== RECORDS FOR THE EXERCISE ==
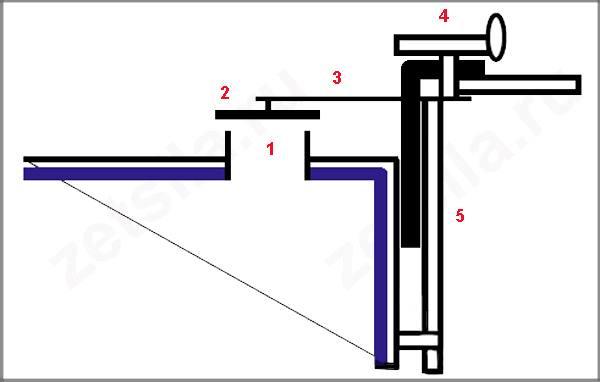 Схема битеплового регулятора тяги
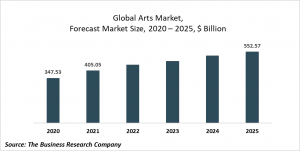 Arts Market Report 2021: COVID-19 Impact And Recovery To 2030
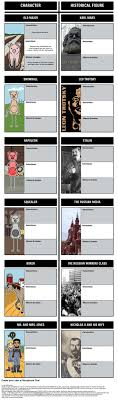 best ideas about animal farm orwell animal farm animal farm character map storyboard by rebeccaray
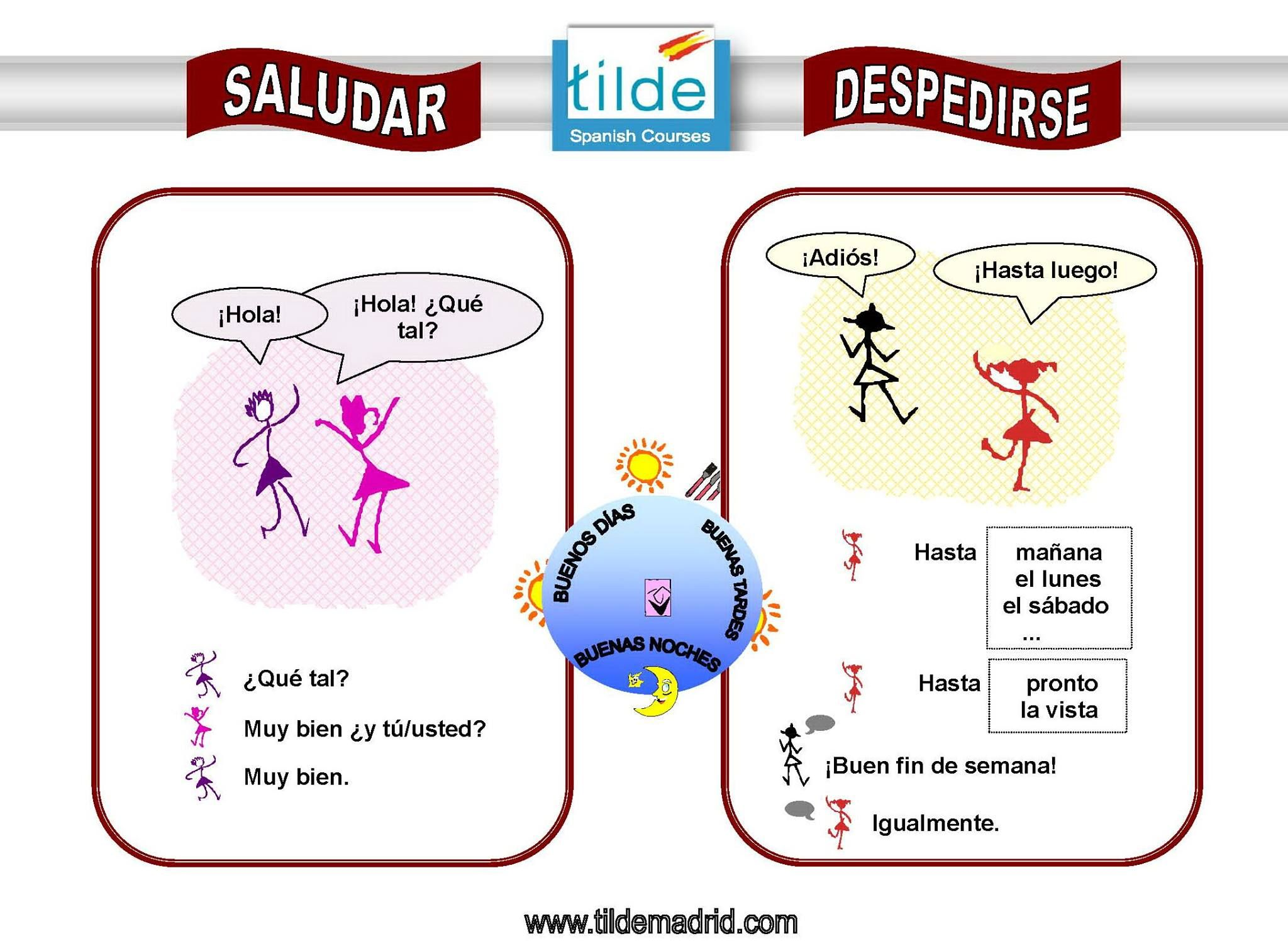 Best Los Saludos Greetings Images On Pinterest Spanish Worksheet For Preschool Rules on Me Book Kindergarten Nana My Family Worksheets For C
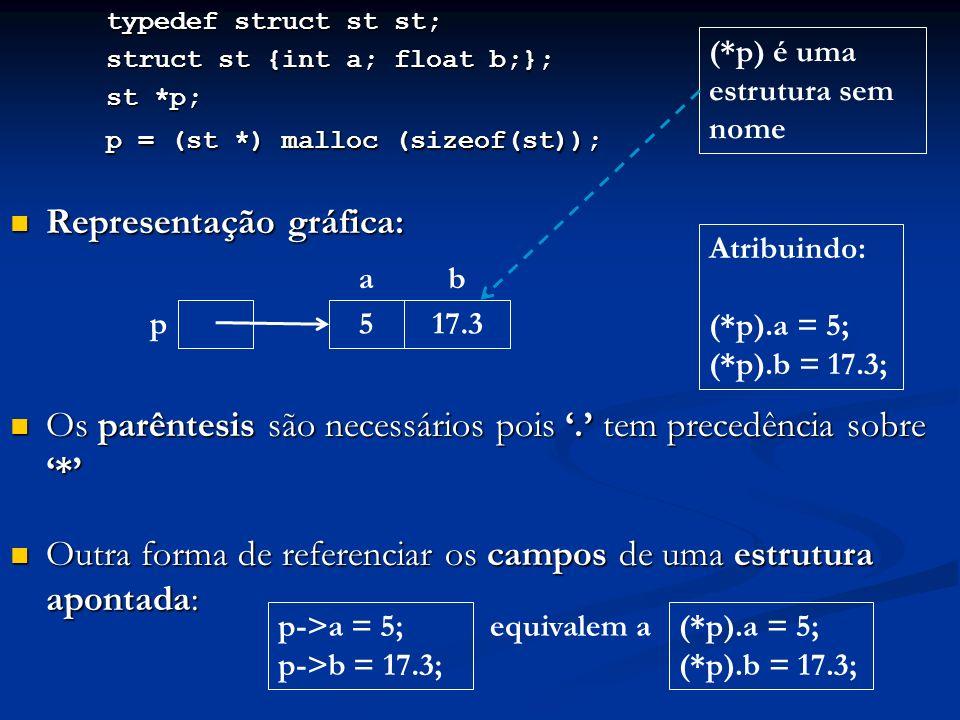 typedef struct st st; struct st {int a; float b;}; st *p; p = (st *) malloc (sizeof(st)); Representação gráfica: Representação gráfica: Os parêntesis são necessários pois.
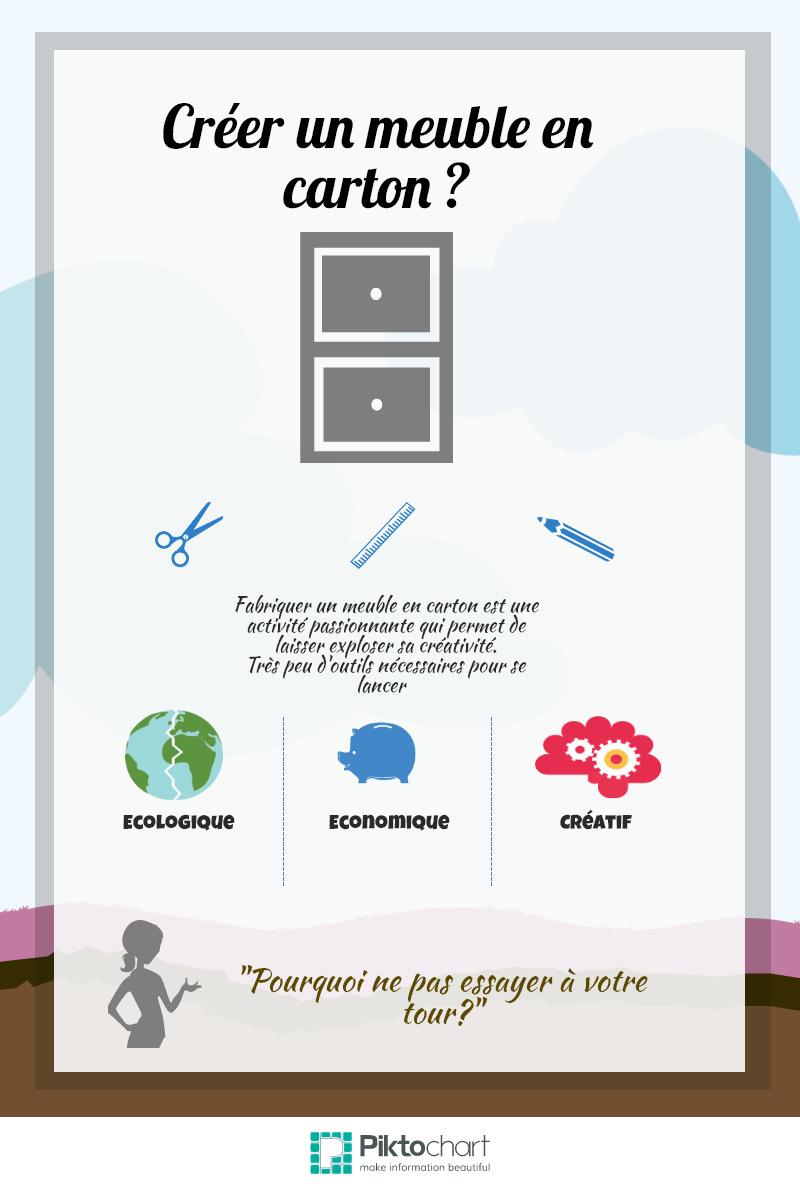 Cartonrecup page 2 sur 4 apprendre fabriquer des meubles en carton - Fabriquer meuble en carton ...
===
TASK STATEMENT: Without the pictures, set down the lines above from the line with "Best Los Saludos" up to and including the line with "typedef struct st" exactly as they stand.

SOLUTION:
 Best Los Saludos Greetings Images On Pinterest Spanish Worksheet For Preschool Rules on Me Book Kindergarten Nana My Family Worksheets For C
 typedef struct st st; struct st {int a; float b;}; st *p; p = (st *) malloc (sizeof(st)); Representação gráfica: Representação gráfica: Os parêntesis são necessários pois.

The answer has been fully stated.